COLLECTED DATA

* * *

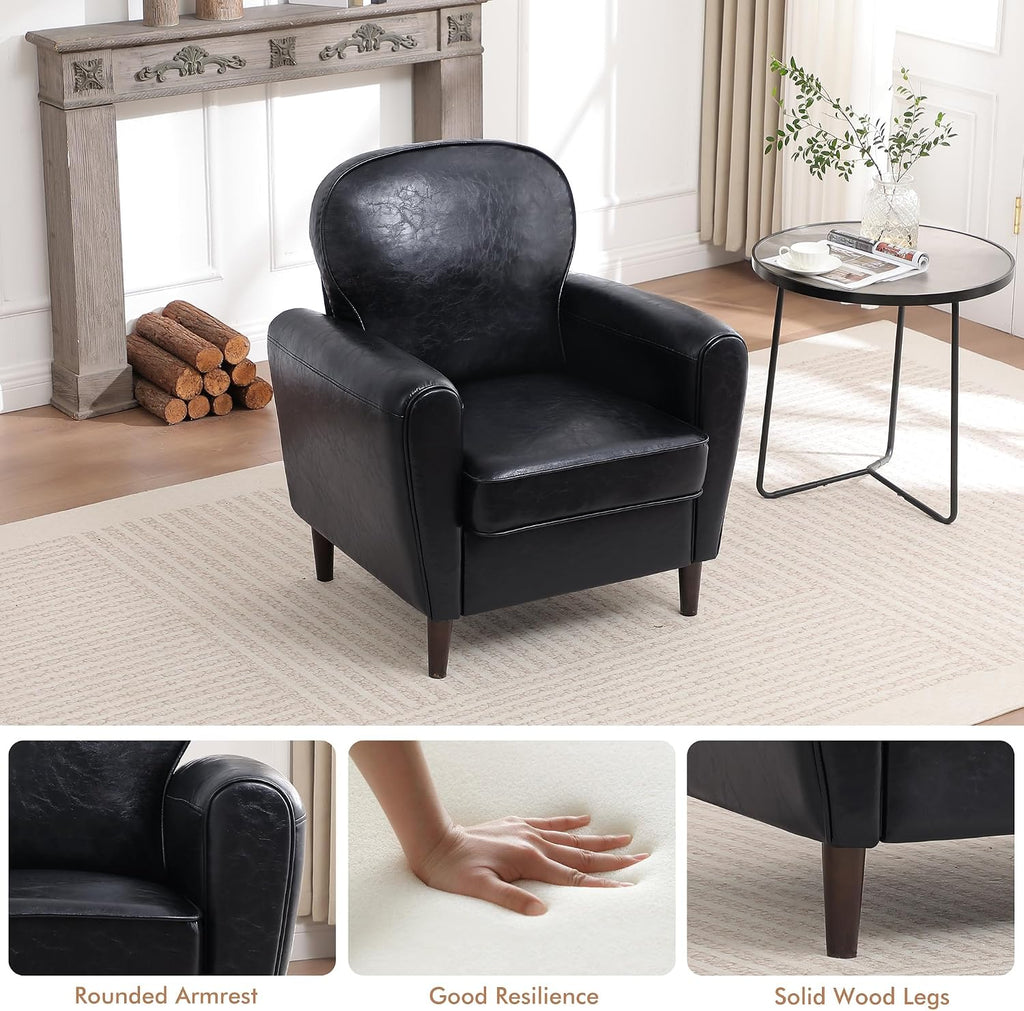 Accent Chair, Faux Leather Mid Century Modern Arm Chairs with Thick Cushion and Back, Comfy Upholstered Reading Chair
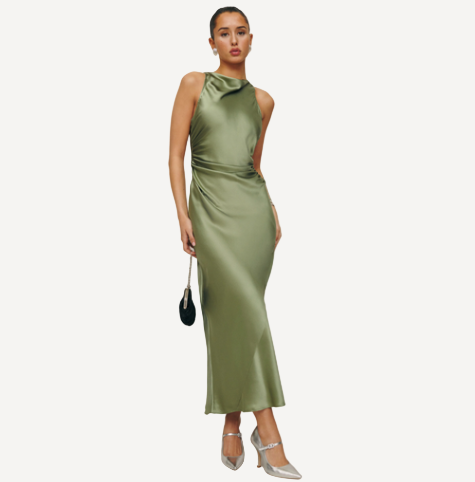 Reformation Casette Silk Dress Artichoke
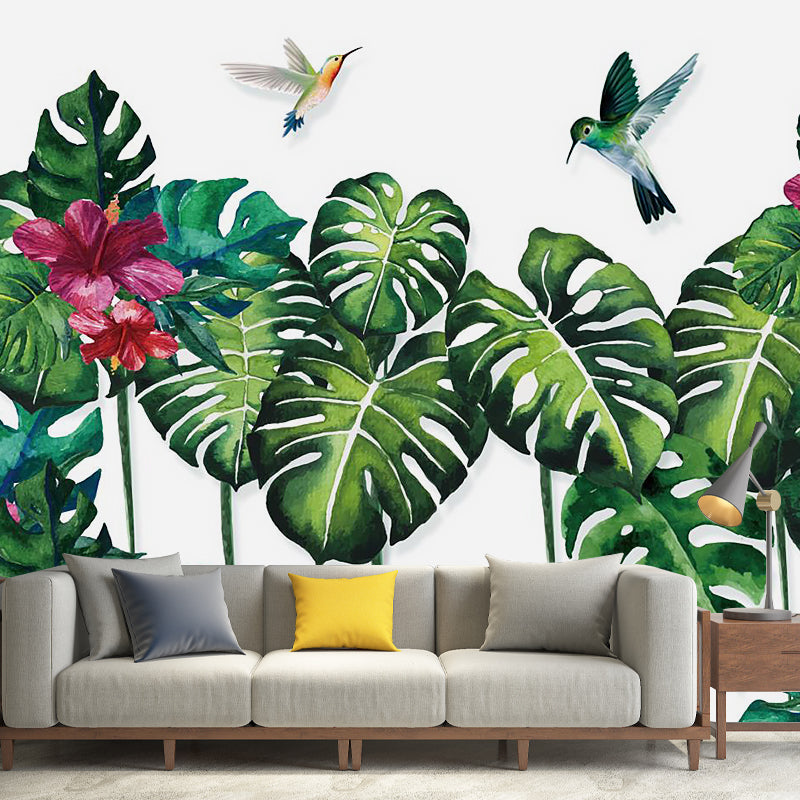 Tropical Monstera Plant Leaf Murals Purple-Green Stain Resistant Wall Art for Home Purple-Green Clearhalo 'Wall Decor' 'Wall Mural' 1185904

* * *

WHAT NEEDS TO BE DONE
Set down the material exactly as given, but print none of the pictures.

REPLY
 Accent Chair, Faux Leather Mid Century Modern Arm Chairs with Thick Cushion and Back, Comfy Upholstered Reading Chair
 Reformation Casette Silk Dress Artichoke
 Tropical Monstera Plant Leaf Murals Purple-Green Stain Resistant Wall Art for Home Purple-Green Clearhalo 'Wall Decor' 'Wall Mural' 1185904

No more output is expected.